- **About this task**
Copy the material below verbatim from the line with "Gentlemen race. Before" to the line with "I Heart Makeup", both lines included, omitting pictures and every line outside that range.

--- Data Enclosed Below ---

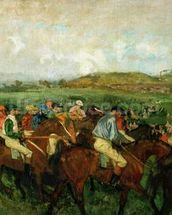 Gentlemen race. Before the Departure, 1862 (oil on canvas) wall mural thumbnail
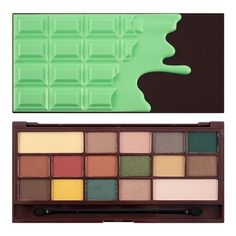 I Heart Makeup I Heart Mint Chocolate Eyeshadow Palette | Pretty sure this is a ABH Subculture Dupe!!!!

--- End of Enclosed Data ---
--- Data Enclosed Below ---

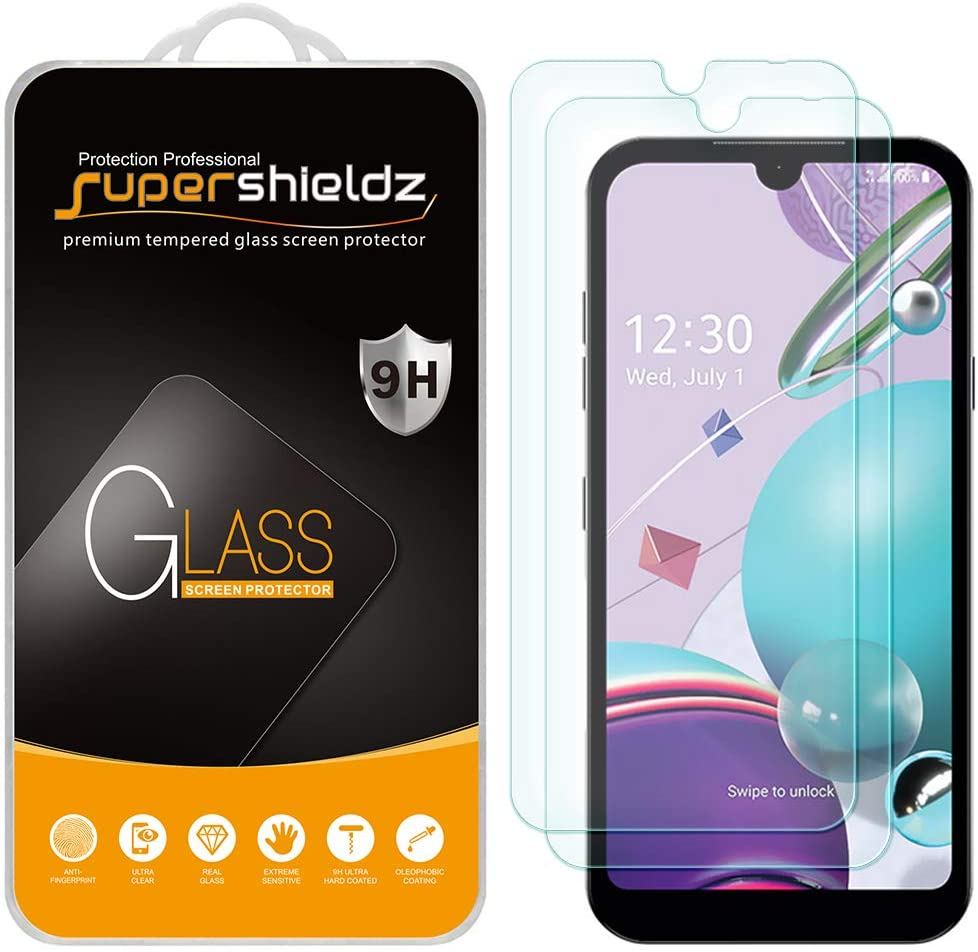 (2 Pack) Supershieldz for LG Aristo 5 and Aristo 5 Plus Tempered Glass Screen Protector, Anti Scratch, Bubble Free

--- End of Enclosed Data ---

- **Written answer**
 Gentlemen race. Before the Departure, 1862 (oil on canvas) wall mural thumbnail
 I Heart Makeup I Heart Mint Chocolate Eyeshadow Palette | Pretty sure this is a ABH Subculture Dupe!!!!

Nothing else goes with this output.